Semantic duplicate-bug detection built on two Qwen3 0.6B models loaded via Transformers.js v4. The models and the corpus load into the browser tab and run on WebGPU, so queries are processed entirely on the user's device:
- Recall —
onnx-community/Qwen3-Embedding-0.6B-ONNX(feature-extraction,last_tokenpooling, normalized). Cosine similarity → top candidates. - Precision —
onnx-community/Qwen3-Reranker-0.6B-ONNX(CausalLM). For each candidate it builds a yes/no judge prompt, runs one forward pass, and scoresP(yes) = softmax([yes_logit, no_logit])[yes]. A threshold on that score decides duplicate vs new.
Everything runs in a Web Worker so the UI stays responsive during load and inference.
- Static deployment. Ships as static files, so hosting it is as simple as serving a folder.
- Local processing. The corpus and each query are handled in the browser tab, which suits cases where reports should not leave the device.
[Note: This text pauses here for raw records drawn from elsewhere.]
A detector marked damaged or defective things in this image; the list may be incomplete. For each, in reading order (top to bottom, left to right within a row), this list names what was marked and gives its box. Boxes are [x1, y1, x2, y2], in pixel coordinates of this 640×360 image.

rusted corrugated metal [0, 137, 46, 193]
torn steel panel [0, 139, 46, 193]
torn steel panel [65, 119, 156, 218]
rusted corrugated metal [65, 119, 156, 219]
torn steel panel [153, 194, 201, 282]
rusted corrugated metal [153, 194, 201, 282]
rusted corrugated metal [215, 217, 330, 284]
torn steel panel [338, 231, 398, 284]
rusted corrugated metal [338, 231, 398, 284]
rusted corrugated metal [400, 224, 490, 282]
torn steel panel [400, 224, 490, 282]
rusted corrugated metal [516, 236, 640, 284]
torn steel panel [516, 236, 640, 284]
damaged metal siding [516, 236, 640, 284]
- Transparent pipeline. Recall and rerank are shown side by side, so each stage's contribution to the result is visible.
npm install
npm run dev # http://localhost:5173npm run build # production build → dist/
npm run preview # serve the production build locallyInstall note: the repo ships an
.npmrcwithignore-scripts=true.@huggingface/transformerspulls inonnxruntime-node, whose postinstall downloads a native binary that a browser build doesn't need — skipping scripts avoids that. The browser runtime isonnxruntime-web, which is bundled at build time regardless.
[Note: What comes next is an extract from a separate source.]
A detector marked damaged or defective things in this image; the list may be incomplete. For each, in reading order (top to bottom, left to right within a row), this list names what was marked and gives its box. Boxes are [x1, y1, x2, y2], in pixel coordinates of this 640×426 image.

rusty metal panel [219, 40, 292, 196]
Everything tunable lives in plain constants:
| What | Where | Default |
|---|---|---|
| Duplicate threshold | src/App.jsx (useState(0.5)) — also adjustable live via the UI slider |
0.5 |
| Candidates sent to the reranker | src/constants.js → CANDIDATE_COUNT |
8 |
| Embedding dtype | src/hooks/useDuplicateScanner.js → embedDtype |
fp16 (q4f16 on mobile) |
| Reranker dtype | src/hooks/useDuplicateScanner.js → rerankDtype |
q4 |
| Model IDs | src/lib/worker.js → EMBED_ID / RERANK_ID |
Qwen3 0.6B ONNX (embedding + reranker) |
| Embed batch size / rerank token cap | src/lib/worker.js → EMBED_BATCH, RERANK_MAX_TOKENS |
8 / 2048 |
| Retrieval/judge prompts | src/lib/worker.js → EMBED_TASK, RERANK_INSTRUCTION |
bug-report specific |
Using your own corpus: replace the BUGS array in src/data/bugs.js. Each entry
needs { id, title, text } — that's the only contract. SAMPLE_QUERIES (same file)
feeds the sample chips in the UI.
- Push to a Git repo, import in Vercel — framework auto-detects as Vite.
- If the build fails on the
onnxruntime-nodepostinstall, set Settings → General → Install Command tonpm install --ignore-scripts. - Deploy. Output is a static site; model weights stream from the Hugging Face CDN on first load and are cached by the browser afterwards.
The build output is a plain static bundle that any static host can serve as-is.
Weights download once (then cached). Defaults (set in src/hooks/useDuplicateScanner.js):
- embedding:
fp16(q4f16in mobile lite mode) - reranker:
q4— measured ~33× faster thanq8on WebGPU (optimizedMatMulNBitsshaders) with near-identical scores; fp16/fp32 don't exist for this model (they need external data files unsupported by ORT Web)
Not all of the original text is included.